Wieso dachte ich in Friggs Gegenwart dauernd daran, dass sie eine Göttin war, aber bei Magni nicht? Bei ihm konnte ich doch auch geradeaus plaudern, was mir soeben in den Sinn kam. Ich versuchte diese Gedanken schnellstmöglich aus meinem Gehirn zu streichen, doch dann tauchte besagter Herr plötzlich neben uns Frauen auf.
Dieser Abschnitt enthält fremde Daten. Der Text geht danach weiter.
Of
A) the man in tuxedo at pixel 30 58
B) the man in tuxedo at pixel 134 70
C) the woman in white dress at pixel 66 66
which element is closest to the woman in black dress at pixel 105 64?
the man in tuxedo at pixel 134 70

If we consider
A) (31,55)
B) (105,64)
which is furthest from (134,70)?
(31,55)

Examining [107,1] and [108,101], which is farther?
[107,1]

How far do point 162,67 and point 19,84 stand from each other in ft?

"Odin wartet", gab er ohne jegliche Begrüßung von sich.

Nach seinen gesprochenen Worten schien er mich erst richtig anzuschauen, denn seine Augen klebten von einer Sekunde zur nächsten regelrecht auf mir. Er betrachtete mich eingehend von oben bis unten. Studierte anscheinend jeden Millimeter meines Seins.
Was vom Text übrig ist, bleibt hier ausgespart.